Bird hopes to get into rehab games after the Yankees' upcoming homestand concludes.
In Bird's stead, the club turned to Chris Carter, who failed to produce and was ultimately released. In all, the Yankees have started eight players at first base besides Bird. Most recently, Chase Headley has filled the role admirably (Garrett Cooper is up to get sporadic starts against lefties), but the club still ranks 27th among all 30 teams in OPS+ (73 with 100 being average) from the position.
The Yankees could certainly use the potent left-handed bat Bird provided in 2015 and during the spring in a lineup that is heavily right-handed in the power department. Bird's proclivity to draw walks would also benefit a team that currently swings too freely. Headley has been solid as a fielder considering he is learning first base on the fly, however Bird's glove would stabilize the Yankees defense at the position.
Will Castro stick this time around?
Whoever the culprit, the Yankees or Castro, the second baseman was brought back from his hamstring injury too early the last time around., so his timeframe for a return is not clear.
With Castro out, Ronald Torreyes has handled a bulk of the starts with Tyler Wade receiving playing time against some right-handed pitchers. Torreyes has had some fine moments at the plate and in the field, but ultimately, he is better served to the team as a utility player. As for Wade, he has looked overmatched for much of his time in the majors this season.
Castro was in the midst of a very good offensive season before going down with the injury the first time around - .313 AVG, .348 OBP, .486 SLG, 52 R, 12 HR and 45 RBI in 337 PA. When Castro returned, he didn't look right from the start when running the bases, but he tried to push through it. Unfortunately, he was back on the DL within a week.
The Yankees have to be certain the hamstring is 100 percent before Castro is allowed to participate in rehab games and ultimately return to the club.
Castro provides the Yankees a streaky bat with power at the bottom third of the order, something they lack with Torreyes. Castro's not a defensive highlight creator, but he is adept at the position where he's not a downgrade over his replacements in the field.
Which Hicks comes back to the Yankees?
When Hicks went down with the oblique injury, it stifled what was shaping up to be the best season of the 27-year-old's career. Hicks put everything together early in the season as part of an outfield rotation, eventually wrestling the starting role from Jacoby Ellsbury.
When Hicks began his time on the disabled list, he was slashing .290/.398/.515 with 10 homers, 40 runs, 37 RBIs and seven stolen bases in 242 plate appearances. Hicks being a switch-hitter - and producing well from both sides of the plate - made him the optimal No. 2 hitter behind Brett Gardner.
Ellsbury and Clint Frazier have received a bulk of the time in the outfield with the latter keeping the veteran on the bench most days courtesy of a hot start. However, Frazier's production has taken a dramatic plunge, and Ellsbury simply has not played enough to make a realistic judgement call on his ability to help down the stretch.
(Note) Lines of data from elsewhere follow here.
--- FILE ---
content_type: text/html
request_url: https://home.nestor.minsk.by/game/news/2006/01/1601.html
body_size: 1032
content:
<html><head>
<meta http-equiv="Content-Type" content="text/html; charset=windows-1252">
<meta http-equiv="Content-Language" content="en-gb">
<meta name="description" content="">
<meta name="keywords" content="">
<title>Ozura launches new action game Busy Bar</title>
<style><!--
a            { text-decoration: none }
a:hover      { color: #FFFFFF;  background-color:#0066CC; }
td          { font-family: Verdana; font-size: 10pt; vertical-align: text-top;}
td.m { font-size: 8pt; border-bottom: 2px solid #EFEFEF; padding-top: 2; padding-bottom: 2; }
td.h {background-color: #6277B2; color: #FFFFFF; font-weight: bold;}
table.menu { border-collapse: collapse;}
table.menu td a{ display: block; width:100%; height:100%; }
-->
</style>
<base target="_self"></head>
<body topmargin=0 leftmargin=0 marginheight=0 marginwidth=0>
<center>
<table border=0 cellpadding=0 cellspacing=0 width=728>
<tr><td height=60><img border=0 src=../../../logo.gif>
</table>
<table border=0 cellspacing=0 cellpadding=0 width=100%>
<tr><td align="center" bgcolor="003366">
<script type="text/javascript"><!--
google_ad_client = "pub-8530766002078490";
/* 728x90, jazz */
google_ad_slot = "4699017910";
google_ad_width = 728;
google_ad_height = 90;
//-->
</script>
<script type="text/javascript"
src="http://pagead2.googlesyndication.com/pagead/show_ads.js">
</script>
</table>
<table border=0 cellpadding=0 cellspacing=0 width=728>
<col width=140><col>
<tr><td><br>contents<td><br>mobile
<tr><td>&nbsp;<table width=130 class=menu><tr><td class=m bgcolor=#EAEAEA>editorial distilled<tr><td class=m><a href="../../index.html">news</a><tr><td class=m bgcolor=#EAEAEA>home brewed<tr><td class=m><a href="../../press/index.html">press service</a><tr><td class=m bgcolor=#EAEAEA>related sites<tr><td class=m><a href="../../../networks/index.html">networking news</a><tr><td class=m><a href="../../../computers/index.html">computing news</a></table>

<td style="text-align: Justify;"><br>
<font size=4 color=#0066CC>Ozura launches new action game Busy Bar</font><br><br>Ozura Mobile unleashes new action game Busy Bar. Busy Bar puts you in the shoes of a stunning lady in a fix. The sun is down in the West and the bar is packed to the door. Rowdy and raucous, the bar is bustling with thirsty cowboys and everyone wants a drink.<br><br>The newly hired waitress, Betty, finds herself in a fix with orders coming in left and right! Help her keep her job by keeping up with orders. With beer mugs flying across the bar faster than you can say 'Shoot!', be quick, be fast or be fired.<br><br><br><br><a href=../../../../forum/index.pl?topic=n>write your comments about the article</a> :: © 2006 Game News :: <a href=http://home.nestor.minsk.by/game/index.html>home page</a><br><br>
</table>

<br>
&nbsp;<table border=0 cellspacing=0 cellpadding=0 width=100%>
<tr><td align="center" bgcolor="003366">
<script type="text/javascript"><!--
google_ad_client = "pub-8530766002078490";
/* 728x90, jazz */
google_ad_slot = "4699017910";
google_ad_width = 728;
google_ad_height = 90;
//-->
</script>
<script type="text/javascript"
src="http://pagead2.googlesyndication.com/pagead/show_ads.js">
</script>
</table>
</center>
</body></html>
Hicks' return gives the Yankees a top flight centerfielder, and moves Gardner back to left field where he is strongest at this stage in his career.
What remains to be seen with Hicks is whether or not he comes back as the upside version of himself or the player who last season - and in his time with the Twins - was unable to reach his max potential.
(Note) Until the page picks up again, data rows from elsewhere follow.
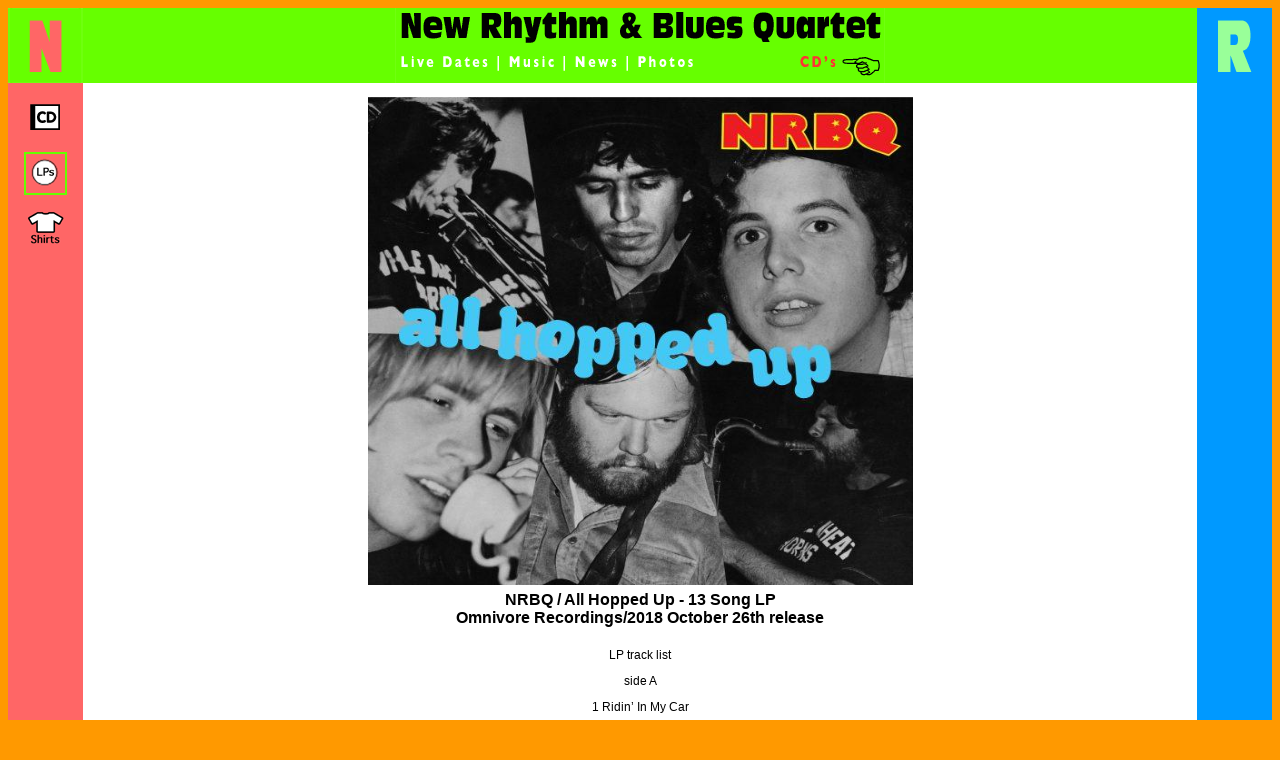

--- FILE ---
content_type: text/html
request_url: http://www.nrbq.com/store/lp-AllHoppedUpOmni.html
body_size: 1620
content:
<!DOCTYPE HTML PUBLIC "-//W3C//DTD HTML 4.01 Transitional//EN">
<html><!-- InstanceBegin template="/Templates/store.dwt" codeOutsideHTMLIsLocked="false" -->
<head><meta http-equiv="Content-Type" content="text/html; charset=windows-1252"><!-- InstanceBeginEditable name="doctitle" -->
	<title>NRBQ - All Hopped Up</title>
	<!-- InstanceEndEditable --><!-- InstanceBeginEditable name="head" --><!-- InstanceEndEditable -->
	<link href="../main.css" rel="stylesheet" type="text/css" /><meta name="Author" content="www.mohilldesign.com">
</head>
<body bgcolor="#FF9900">
<table border="0" cellpadding="0" cellspacing="0" height="100%" width="100%">
	<tbody>
		<tr>
			<td bgcolor="#66FF00" width="75"><img height="75" src="../common/n.gif" width="75" /></td>
			<td align="center" bgcolor="#66FF00" colspan="3"><!-- InstanceBeginEditable name="title" --><img border="0" height="75" src="../common/cds.gif" usemap="#map" width="490" /><!-- InstanceEndEditable --></td>
			<td align="right" bgcolor="#0099FF" height="75" width="75"><img height="75" src="../common/r.gif" width="75" /></td>
		</tr>
		<tr>
			<td align="center" bgcolor="#FF6666" rowspan="3" valign="top"><!-- InstanceBeginEditable name="sidebar" -->
			<p><br />
			<a href="../store_cds.html"><img border="0" height="43" src="../icon/cds_pink.gif" width="43" /></a></p>

			<p><a href="../store_lps.html"><img border="0" height="43" src="../icon/lps_stroke.gif" width="43" /></a></p>

			<p><a href="../store_misc.html"><img border="0" height="43" src="../icon/misc_pink.gif" width="43" /></a></p>
			<!-- InstanceEndEditable --></td>
			<td bgcolor="#FFFFFF" colspan="3" height="10"></td>
			<td bgcolor="#0099FF" rowspan="3"></td>
		</tr>
		<tr>
			<td bgcolor="#FFFFFF" width="10"></td>
			<td align="center" bgcolor="#FFFFFF" valign="top"><!-- InstanceBeginEditable name="live" -->
			<table border="0" cellpadding="2" cellspacing="2" width="100%">
				<tbody>
				    <tr>
						<td align="center" valign="top"><img src="/cds/AllHoppedUpOmni.jpg" style="width: 545px; height: 488px;" /></td>
					</tr>
					<tr>
						<td align="center" valign="top">
						<h4><span style="font-family:arial,helvetica,sans-serif;">NRBQ / All Hopped Up - 13 Song LP<br />
						Omnivore Recordings/2018 October 26th release</span></h4>
                        <p>LP track list</p>

                        <p>side A</p>

						<p>1 Ridin’ In My Car</p>

						<p>2 It Feels Good</p>

						<p>3 Cecilia</p>

						<p>4 I Got A Rocket In My Pocket</p>

						<p>5 Call Him Off, Rogers</p>
						
						<p>6 Doctor’s Wind</p>
						
						<br>
						<p>side B</p>

						<p>1 Things To You</p>

						<p>2 Help Me Somebody</p>

						<p>3 Still In School</p>

						<p>4 Honey Hush</p>
						
						<p>5 Queen Talk</p>

						<p>6 Bonanza</p>

						<p>7 That’s Alright</p>

					
						</td>
					</tr>
				</tbody>
			</table>
			<!-- InstanceEndEditable --></td>
			<td bgcolor="#FFFFFF" width="10"></td>
		</tr>
		<tr>
			<td bgcolor="#FFFFFF" colspan="3" height="10"></td>
		</tr>
		<tr>
			<td bgcolor="#FF6666"><img height="75" src="../common/q.gif" width="75" /></td>
			<td bgcolor="#FFFF99" colspan="3"></td>
			<td align="right" bgcolor="#FFFF66" height="75"><img height="75" src="../common/b.gif" width="75" /></td>
		</tr>
	</tbody>
</table>

<p><map name="map"><area coords="3,45,100,64" href="../live.html" shape="rect" /> <area coords="111,45,163,63" href="../music.html" shape="rect" /> <area coords="181,46,228,62" href="../news.cfm" shape="rect" /> <area coords="241,47,302,62" href="../photos.cfm?Photos_Category=Steve%20Ferguson" shape="rect" /> <area coords="400,44,444,63" href="../cd.html" shape="rect" /> <area coords="7,2,490,31" href="../index.html" shape="rect" /></map></p>
</body>
<!-- InstanceEnd --></html>

--- FILE ---
content_type: text/css
request_url: http://www.nrbq.com/main.css
body_size: 752
content:
p {
	font-family: Arial, sans-serif;
	font-size: 12px;
	line-height: 14px;
}
h3 {
	font-family: Arial, sans-serif;
	color: #999999;
}
a:link {
	font-family: Arial, sans-serif;
	font-size: 12px;
	line-height: 14px;
	color: #996600;
	text-decoration: underline;
}
a:visited {
	font-family: Arial, sans-serif;
	font-size: 12px;
	line-height: 14px;
	color: #FF9900;
	text-decoration: underline;
}
a:hover {
	font-family: Arial, sans-serif;
	font-size: 12px;
	line-height: 14px;
	color: #FF33FF;
}
li {
	font-family: Arial, sans-serif;
	font-size: 12px;
	line-height: 14px;
	list-style-type: decimal;
}
.title {
	font-family: Arial, sans-serif;
	font-size: 12px;
	line-height: 14px;
	font-weight: bold;
	color: #666666;
}
.where {
	font-family: Arial, sans-serif;
	font-size: 12px;
	font-style: italic;
	line-height: 14px;
	font-weight: bold;
	color: #FF33FF;
}
.whitePageTitle {
	font-family: Arial, sans-serif;
	font-size: 18px;
	line-height: 18px;
	font-weight: bold;
	color: #FFFFFF;
	background-color: #FF9900;
	padding: 5px;
}
.text {
	font-family: Arial, sans-serif;
	font-size: 12px;
	line-height: 14px;
}
.RowHead {
	font-family: Arial, sans-serif;
	font-size: 14px;
	line-height: 14px;
	font-weight: bold;
	color: #FFFFFF;
	margin: 5px;
	padding: 5px;
	background-color: #0099FF;
}
.strong {
	font-family: Arial, sans-serif;
	font-size: 12px;
	line-height: 14px;
	font-weight: bold;
}
.textBold {
	font-family: Arial, sans-serif;
	font-size: 12px;
	line-height: 14px;
	font-weight: bold;
}
.textBoldItalic {
	font-family: Arial, sans-serif;
	font-size: 12px;
	line-height: 14px;
	font-weight: bold;
	font-style: italic;
	color: #666666;
}
.SpecialEmphasis {
	font-family: Arial, sans-serif;
	font-size: 12px;
	font-style: italic;
	line-height: 14px;
	font-weight: bolder;
	color: #FFFFFF;
	background-color: #0099FF;
	padding-top: 0px;
	padding-right: 5px;
	padding-bottom: 0px;
	padding-left: 5px;
	margin: 0px;
}
.OrangePageTitle {
	font-family: Arial, sans-serif;
	font-size: 18px;
	line-height: 18px;
	font-weight: bold;
	color: #FF9900;
	padding: 5px;
}
#OrangeRule {
	border-top-color: #FF9900;
	border-top-style: solid;
	border-top-width: 1px;
}
#OrangeRuleBottom {
	border-bottom-color: #FF9900;
	border-bottom-style: solid;
	border-bottom-width: 1px;
}
#GreenHead {
	font-weight: bold;
	color: #000000;
	background-color: #66FF00;
	font-size: 12px;
}
#YeloHead {
	font-weight: bold;
	color: #000000;
	background-color:#FFFF00;
	font-size: 12px;
}
.CDCover {
	border: 1px solid #66FF00;
	margin-right: 10px;
}
.BlackBox {
	border: 1px solid #000000;
}
.orangeRule {
	border-top-width: 2px;
	border-top-style: dotted;
	border-top-color: #FF9900;
	margin-left: 200px;
	margin-right: 200px;
}
.image {
	border: 1px solid #0099FF;
}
Whose return makes the biggest impact?
In my opinion, it is fair to suggest that each player's return should provide a boost to the club.
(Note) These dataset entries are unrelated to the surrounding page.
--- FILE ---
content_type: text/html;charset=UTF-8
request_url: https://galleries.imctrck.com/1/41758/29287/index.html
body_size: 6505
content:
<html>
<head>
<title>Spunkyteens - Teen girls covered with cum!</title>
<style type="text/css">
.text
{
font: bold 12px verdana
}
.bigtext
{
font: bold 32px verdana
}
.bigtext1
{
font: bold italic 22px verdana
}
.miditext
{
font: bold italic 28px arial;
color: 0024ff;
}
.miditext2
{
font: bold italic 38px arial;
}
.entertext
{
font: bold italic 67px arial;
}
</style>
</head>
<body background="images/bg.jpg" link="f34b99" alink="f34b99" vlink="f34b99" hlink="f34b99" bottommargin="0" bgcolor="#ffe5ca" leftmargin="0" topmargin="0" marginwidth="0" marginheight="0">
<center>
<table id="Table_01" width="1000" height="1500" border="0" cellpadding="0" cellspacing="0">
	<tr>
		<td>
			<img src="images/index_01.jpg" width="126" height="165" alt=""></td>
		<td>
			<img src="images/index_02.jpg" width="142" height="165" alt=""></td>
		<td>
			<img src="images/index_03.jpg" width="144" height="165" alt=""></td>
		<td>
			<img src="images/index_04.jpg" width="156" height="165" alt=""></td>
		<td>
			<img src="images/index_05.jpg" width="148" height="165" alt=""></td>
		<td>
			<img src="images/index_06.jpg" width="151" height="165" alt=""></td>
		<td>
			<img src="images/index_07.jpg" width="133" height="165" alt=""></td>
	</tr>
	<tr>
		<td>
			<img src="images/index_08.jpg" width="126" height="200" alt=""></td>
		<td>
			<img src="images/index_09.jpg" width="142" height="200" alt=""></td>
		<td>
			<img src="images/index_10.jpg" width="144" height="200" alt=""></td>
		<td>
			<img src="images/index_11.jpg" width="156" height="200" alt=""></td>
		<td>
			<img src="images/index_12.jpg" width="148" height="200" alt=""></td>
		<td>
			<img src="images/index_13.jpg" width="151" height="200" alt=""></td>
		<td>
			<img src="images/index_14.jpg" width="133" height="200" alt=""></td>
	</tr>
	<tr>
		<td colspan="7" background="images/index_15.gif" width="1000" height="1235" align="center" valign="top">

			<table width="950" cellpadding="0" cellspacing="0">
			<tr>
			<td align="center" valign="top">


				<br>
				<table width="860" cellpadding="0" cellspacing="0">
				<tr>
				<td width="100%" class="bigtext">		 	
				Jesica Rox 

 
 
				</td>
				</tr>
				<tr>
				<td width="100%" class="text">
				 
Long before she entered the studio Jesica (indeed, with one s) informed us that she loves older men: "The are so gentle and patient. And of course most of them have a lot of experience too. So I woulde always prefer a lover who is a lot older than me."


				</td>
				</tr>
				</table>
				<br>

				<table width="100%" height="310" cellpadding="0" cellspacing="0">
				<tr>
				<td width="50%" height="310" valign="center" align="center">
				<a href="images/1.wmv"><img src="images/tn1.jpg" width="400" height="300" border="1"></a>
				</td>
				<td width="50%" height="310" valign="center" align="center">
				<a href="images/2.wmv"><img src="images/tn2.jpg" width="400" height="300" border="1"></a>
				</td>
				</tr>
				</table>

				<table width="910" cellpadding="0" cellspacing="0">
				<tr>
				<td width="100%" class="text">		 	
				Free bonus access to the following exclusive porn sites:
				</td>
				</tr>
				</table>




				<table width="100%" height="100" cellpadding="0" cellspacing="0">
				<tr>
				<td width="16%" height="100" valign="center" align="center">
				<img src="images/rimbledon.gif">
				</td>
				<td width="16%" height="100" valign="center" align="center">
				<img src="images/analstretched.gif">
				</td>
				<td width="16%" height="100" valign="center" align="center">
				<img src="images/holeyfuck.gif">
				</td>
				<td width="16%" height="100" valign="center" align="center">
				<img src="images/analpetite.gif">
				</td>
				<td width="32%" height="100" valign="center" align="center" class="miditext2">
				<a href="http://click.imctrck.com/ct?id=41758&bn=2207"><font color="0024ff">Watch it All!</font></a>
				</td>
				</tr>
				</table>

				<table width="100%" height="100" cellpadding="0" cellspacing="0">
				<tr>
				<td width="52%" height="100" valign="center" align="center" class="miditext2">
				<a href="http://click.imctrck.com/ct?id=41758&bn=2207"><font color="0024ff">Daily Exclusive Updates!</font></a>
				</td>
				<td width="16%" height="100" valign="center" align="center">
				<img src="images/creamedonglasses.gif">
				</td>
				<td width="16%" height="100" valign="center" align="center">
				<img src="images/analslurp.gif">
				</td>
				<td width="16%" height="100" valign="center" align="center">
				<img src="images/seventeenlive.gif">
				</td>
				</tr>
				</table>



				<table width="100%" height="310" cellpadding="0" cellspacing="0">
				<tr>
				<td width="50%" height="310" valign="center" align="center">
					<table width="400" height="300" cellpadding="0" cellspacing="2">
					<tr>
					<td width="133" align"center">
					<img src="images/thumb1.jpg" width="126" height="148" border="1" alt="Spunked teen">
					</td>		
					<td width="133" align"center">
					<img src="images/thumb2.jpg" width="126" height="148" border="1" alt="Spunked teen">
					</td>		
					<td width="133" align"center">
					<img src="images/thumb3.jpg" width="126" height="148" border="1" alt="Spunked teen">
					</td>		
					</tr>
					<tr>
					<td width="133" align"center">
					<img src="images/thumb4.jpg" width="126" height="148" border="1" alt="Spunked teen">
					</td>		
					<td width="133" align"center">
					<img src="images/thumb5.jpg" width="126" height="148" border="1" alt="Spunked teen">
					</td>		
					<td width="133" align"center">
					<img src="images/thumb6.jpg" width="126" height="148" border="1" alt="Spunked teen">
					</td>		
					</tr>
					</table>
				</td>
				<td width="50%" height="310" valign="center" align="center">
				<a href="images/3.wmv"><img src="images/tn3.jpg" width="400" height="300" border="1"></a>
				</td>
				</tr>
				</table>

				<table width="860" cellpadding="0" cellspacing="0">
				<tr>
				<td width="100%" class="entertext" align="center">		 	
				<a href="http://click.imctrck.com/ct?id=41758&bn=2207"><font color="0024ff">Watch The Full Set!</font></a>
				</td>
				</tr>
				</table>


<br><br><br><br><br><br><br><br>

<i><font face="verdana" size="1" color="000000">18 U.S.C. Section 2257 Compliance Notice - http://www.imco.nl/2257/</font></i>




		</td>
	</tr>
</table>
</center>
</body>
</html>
In Bird's case, the Yankees get more power and stronger defense than they receive from Headley/Cooper. However, of the trio, Bird was performing well below expectations, to the point that expecting him to excel over the season's final month might be unreasonable.
With Castro, the Yankees increase their power potential and overall offensive production from second base while maintaining average defense at the position. Castro is not going to help the club's free-swinging tendencies, but his ability to get red hot is something Torreyes/Wade cannot provide.
Hicks gives the club its best option to hit second in the order, which shifts the rest of the lineup into better fitting slots. Further, Hicks appreciably improves the outfield defense. Assuming he picks up where he left off, Hicks ticks off all the Yankees' needs, making him the player with the best chance to make a significant impact down the stretch.